→ Check your understanding
1 – According to the text about the Turner research project, how long has it been since a career biography of Turner was published?
2 – Rewrite the part of the Turner research text that begins at the words "There are huge" and ends after "to the research.", using "study" in place of "project".
3 – Pick up the description of the Turner research project where it ends and keep writing.

→ Extract to read
Yet since Turner’s death in 1995, public interest in the star has rested alone on the ‘scandal’ of the death in April 1958 of her abusive boyfriend, mob associate Johnny Stompanato, killed by Turner’s daughter in defence of her mother. No career biography of Turner has been published for over fifty years, and limited analysis has drawn uncritically on press depictions of the star during the inquest that suggested a ‘performance’ on the stand that surpassed those on the screen.
The suggestion of gendered performance, deception and artificiality has induced the undervaluation of Turner as an actress, leaving her to be viewed as a passive and artificial construction of stardom, as if performing aspects of her own life on screen. This is in stark contrast to her history of active, varied and often unattributed creative work.
Turner’s wider significance lies, moreover, in her lived experience of female stardom and exposure to the industrial structures and wider relationships that have impacted women in ways that are still to be addressed in film history.
There are huge gaps in our knowledge of Turner’s body of work across film, television, stage, autobiography and associated press and industry events which this project aims to recover. Addressing these gaps, the industrial and cultural importance of Turner’s work, and the often unacknowledged artistry of various aspects of her career is central to the research.
Hollywood’s history of widespread sexual abuse and its persistence has been exposed through the #metoo movement, but this research will pursue connections between the industry’s structured inequalities and the normalization of abusive practices that functioned in much more expansive ways than has been considered historically and in the contemporary space.
More broadly, the research seeks to outline the power of the structures themselves by considering the experiences of Turner and other female stars in the context of relationships between the Hollywood studios, government agencies, the press and organized crime, and of industrial and cultural change.

Dataset entries
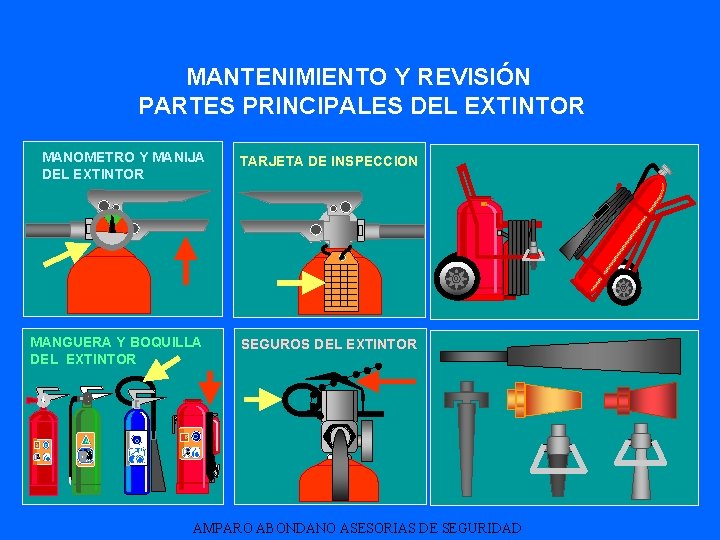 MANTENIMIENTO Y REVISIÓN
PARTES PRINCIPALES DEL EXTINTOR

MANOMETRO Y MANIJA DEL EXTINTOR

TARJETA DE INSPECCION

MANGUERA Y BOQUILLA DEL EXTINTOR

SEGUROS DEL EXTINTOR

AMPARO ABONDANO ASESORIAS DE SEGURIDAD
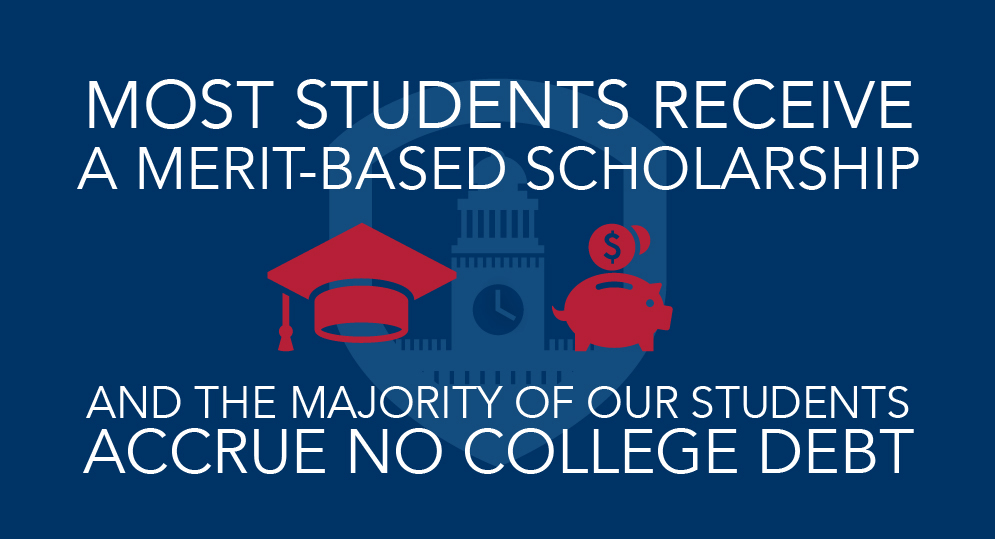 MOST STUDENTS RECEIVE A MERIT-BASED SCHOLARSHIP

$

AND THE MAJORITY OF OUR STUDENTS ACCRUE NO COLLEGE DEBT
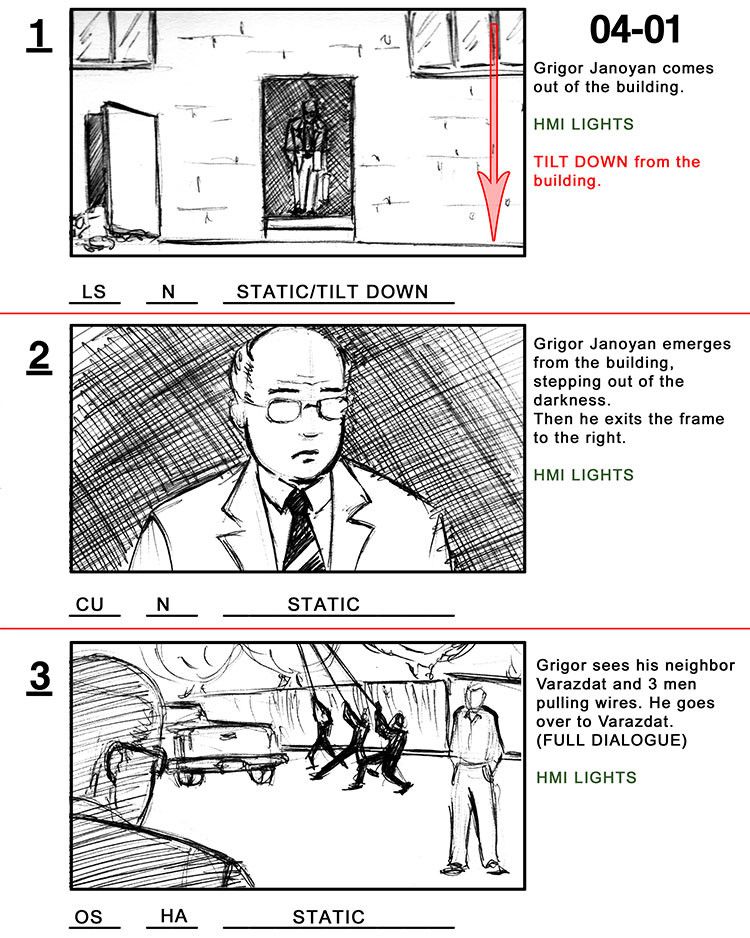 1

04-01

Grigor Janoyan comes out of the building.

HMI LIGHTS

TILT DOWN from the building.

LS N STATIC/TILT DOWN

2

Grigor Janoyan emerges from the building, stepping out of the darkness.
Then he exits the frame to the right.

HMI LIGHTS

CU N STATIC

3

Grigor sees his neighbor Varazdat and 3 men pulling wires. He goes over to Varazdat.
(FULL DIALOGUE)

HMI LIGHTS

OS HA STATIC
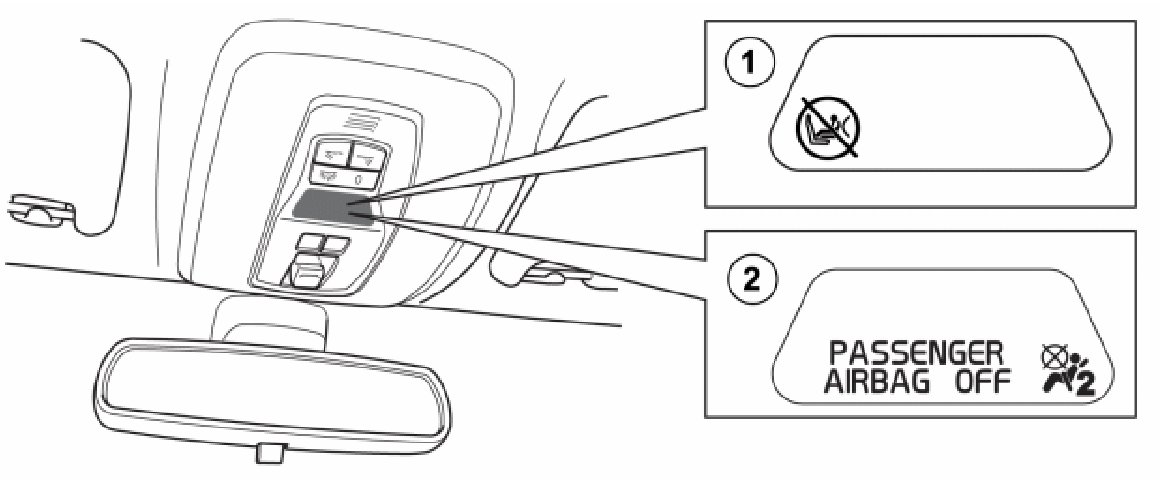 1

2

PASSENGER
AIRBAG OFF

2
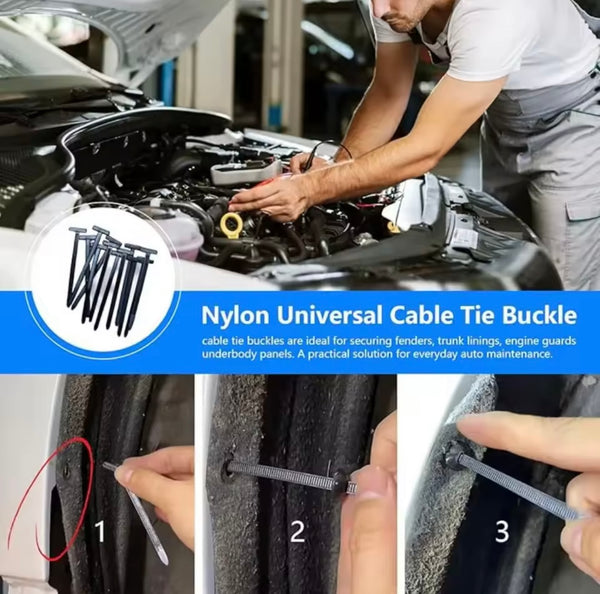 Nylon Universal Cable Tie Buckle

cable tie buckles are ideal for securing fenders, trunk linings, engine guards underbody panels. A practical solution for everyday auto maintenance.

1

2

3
--
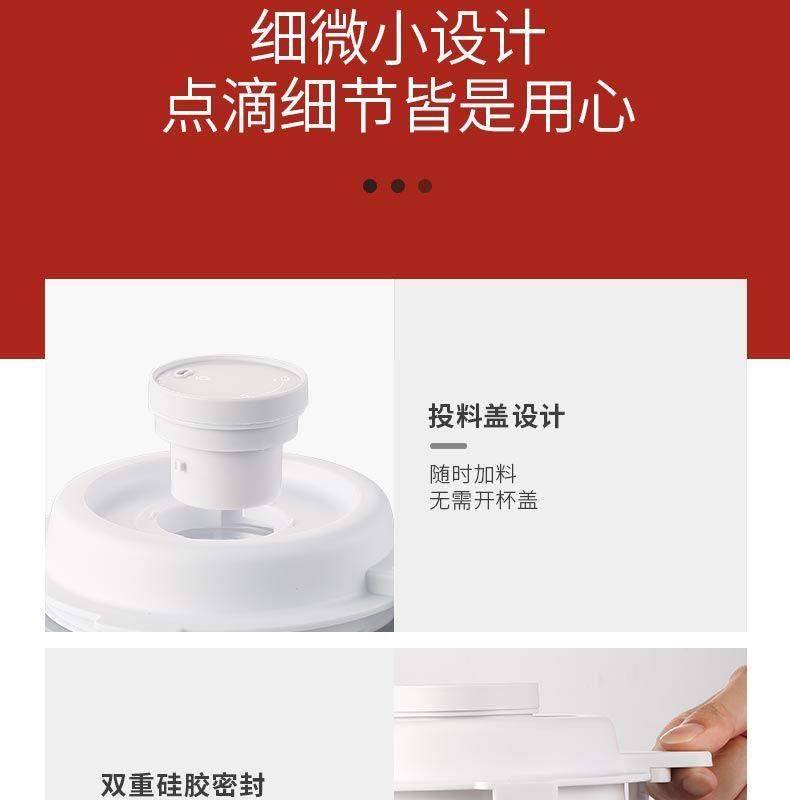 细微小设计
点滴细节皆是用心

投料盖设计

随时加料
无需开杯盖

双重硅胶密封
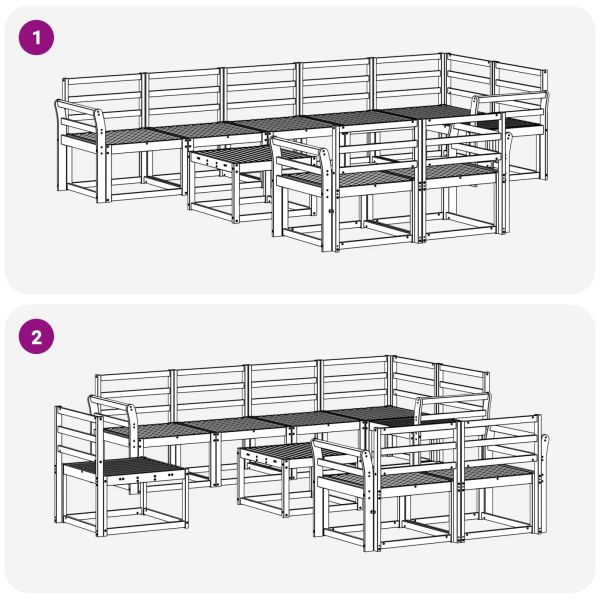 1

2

→ Set of answers
1 – Over fifty years.

2 –
There are huge gaps in our knowledge of Turner’s body of work across film, television, stage, autobiography and associated press and industry events which this study aims to recover. Addressing these gaps, the industrial and cultural importance of Turner’s work, and the often unacknowledged artistry of various aspects of her career is central to the research.

3 –
In emphasizing the specificity of the experience of female stardom, the project aims to renew approaches to film and television history by placing women at its centre as active artists and viewing their experiences and artistry through a female lens.
This interdisciplinary three-year project (September 2024 – September 2027) will be making use of a broad range of archival and digital research spanning Lana Turner’s career, America’s entertainment industries, various government agencies, the press and US culture across the 20th century, as well as interviews with relevant industry personnel. Turner’s career alongside the intersecting careers of other female stars will be the focus of analysis within this framework.
The project’s research is working towards the publication of a major historical biography of Lana Turner. Conference papers and peer-reviewed articles will be additional outputs.
The project is led by Professor Karen McNally whose expertise is centred on Hollywood cinema, American television and US history and culture more broadly. She has published extensively on stardom including studies of Frank Sinatra, Montgomery Clift, the Nicholas Brothers and stardom films, and is particularly concerned with issues of gender, race and American identity. Professor McNally’s most recent books are American Television during a Television Presidency and The Stardom Film, and her volume on female narratives of inequality and abuse in Hollywood is forthcoming with University of Illinois Press.